The world of these magazines can be understood as linked to what historian Anthony Grafton has called an “information regime,” the study of which considers “not just the formal content of ideas but the institutions and practices that enabled them to be created and transmitted.” By doing so, Allen inevitably holds up a mirror to our own institutions and practices. In the past few decades, the galleries, museums, and magazines against which Avalanche and FILE railed have become expert at incorporating, homogenizing, and commodifying expressions of dissent and difference; ironically, these moves seem to have finally expanded art’s public reach (or at least its sphere of consumption). The publication of Artists’ Magazines reflects a broader resurgence of interest in the form, due in part to a nostalgia for the deeply felt intellectual communities they represent — and, as Allen recognizes, a concurrent, and paradoxical, fetishization of these magazines as art objects, and as an essential part of the twentieth-century avant-garde canon.

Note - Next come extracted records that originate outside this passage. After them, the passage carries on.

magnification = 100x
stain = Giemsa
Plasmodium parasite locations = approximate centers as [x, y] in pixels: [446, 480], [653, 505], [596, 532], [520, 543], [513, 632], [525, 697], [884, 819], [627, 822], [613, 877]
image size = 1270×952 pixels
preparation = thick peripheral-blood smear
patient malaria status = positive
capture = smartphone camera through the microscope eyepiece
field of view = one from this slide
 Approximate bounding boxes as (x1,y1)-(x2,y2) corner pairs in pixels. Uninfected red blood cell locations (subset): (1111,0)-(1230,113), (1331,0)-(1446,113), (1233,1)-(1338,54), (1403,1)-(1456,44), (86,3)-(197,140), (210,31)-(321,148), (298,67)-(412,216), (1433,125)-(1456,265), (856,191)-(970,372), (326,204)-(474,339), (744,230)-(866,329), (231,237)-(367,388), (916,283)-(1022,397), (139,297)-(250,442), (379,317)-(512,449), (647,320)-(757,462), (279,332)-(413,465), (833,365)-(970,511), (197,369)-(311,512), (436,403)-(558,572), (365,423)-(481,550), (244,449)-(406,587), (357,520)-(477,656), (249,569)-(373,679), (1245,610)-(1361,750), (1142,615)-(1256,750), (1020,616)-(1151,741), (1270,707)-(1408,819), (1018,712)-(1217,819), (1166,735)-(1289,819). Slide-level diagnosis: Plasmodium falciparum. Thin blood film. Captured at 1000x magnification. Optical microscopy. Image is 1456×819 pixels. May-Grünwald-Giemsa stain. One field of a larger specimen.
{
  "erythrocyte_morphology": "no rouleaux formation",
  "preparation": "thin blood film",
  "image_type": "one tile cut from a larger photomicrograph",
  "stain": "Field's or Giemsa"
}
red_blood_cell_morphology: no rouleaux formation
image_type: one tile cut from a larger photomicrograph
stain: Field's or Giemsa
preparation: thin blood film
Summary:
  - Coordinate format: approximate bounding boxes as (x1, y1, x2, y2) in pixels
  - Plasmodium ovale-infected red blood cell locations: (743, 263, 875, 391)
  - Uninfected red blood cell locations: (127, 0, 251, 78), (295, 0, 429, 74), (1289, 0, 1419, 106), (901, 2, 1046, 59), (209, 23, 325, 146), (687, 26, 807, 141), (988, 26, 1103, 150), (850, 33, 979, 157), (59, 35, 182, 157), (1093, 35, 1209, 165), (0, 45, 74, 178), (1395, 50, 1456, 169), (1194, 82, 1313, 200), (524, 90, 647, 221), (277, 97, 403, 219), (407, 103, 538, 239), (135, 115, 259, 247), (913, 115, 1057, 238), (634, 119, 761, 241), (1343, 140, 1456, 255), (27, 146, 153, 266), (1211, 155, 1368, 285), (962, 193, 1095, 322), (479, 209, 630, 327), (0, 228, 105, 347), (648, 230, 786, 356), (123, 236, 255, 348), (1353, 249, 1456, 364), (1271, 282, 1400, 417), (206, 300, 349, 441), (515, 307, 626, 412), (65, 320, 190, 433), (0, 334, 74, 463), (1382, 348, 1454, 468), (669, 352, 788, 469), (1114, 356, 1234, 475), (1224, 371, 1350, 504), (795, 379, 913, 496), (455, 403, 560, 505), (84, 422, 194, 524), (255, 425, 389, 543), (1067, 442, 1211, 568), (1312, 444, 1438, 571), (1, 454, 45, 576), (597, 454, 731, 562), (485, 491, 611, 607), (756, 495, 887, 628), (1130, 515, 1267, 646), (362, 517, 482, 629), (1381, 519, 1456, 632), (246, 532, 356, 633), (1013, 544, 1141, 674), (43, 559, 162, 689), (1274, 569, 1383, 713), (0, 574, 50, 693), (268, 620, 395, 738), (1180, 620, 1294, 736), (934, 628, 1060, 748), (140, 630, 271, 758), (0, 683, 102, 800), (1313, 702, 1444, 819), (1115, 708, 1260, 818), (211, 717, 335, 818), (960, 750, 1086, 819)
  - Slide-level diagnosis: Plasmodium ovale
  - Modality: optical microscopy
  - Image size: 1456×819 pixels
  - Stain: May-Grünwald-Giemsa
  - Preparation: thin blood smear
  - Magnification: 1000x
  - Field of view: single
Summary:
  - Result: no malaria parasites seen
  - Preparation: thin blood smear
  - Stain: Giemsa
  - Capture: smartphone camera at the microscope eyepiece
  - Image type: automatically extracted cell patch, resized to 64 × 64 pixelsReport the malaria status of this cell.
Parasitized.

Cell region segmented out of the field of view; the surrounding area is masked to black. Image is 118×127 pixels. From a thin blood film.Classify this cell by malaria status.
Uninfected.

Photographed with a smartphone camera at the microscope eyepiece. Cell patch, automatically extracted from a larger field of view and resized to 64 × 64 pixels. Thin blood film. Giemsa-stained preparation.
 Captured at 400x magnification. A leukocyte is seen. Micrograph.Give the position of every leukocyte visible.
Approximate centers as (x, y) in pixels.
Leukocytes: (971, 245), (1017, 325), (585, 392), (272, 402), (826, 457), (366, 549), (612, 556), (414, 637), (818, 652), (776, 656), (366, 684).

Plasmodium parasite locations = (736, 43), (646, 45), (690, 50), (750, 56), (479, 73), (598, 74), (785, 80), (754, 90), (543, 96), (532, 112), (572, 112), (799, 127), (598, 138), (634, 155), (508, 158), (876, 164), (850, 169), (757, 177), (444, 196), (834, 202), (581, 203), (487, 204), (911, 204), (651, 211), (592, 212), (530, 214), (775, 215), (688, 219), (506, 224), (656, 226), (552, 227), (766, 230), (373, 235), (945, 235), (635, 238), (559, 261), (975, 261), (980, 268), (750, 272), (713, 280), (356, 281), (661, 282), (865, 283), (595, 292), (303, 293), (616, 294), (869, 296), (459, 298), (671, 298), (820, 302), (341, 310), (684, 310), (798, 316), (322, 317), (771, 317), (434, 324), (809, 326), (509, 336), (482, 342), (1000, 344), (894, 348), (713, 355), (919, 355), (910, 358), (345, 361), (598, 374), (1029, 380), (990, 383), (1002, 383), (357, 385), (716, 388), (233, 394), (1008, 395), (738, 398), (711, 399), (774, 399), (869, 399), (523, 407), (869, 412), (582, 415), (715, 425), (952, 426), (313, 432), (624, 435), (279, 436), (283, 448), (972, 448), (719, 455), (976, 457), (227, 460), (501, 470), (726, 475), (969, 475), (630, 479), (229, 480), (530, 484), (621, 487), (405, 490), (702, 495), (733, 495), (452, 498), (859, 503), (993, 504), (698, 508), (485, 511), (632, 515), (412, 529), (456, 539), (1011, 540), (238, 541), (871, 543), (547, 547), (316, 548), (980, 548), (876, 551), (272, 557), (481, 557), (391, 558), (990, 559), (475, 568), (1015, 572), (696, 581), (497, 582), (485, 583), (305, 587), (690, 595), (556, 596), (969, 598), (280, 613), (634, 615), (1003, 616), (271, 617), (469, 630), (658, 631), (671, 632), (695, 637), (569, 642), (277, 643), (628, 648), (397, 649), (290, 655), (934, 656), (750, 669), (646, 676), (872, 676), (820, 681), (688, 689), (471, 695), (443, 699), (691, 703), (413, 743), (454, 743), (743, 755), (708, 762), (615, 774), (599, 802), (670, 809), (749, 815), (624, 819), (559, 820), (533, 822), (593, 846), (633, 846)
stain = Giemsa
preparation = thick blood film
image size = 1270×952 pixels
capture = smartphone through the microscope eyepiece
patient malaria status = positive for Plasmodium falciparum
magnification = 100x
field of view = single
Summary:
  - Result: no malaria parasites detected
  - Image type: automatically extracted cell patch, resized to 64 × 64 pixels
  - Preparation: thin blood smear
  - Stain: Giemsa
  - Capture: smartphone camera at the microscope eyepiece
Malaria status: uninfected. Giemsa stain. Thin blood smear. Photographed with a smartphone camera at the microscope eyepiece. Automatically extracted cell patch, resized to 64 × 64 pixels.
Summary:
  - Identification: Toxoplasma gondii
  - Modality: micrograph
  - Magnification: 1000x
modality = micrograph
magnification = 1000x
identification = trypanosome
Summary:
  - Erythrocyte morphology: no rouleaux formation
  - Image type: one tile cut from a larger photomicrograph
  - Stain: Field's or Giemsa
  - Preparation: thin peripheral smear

While this process may have drained the artists’ magazines of the Sixties and Seventies of their radical potential, the environment that birthed them is in many ways analogous to our own, and they become newly relevant when considered as precursors to present-day experiments with the latest new media. While we like to think of the Internet as somehow, automatically, birthing such communities, breeding innovation, and spewing forth novel ideas, it tends to only offer the faintest facsimiles. And while we hail the democratic potential of today’s information technologies, few artists have figured out how to make compelling work that capitalizes on it. Allen’s book clarifies the potential and the limitations of the Internet as a medium for artwork, and the magazines she discusses provide a framework for considering emergent forms of publication. Artists’ Magazines affords a view not just of alternative spaces but of alternative futures; they are fecund, unorthodox, genuinely social, and not yet inconceivable.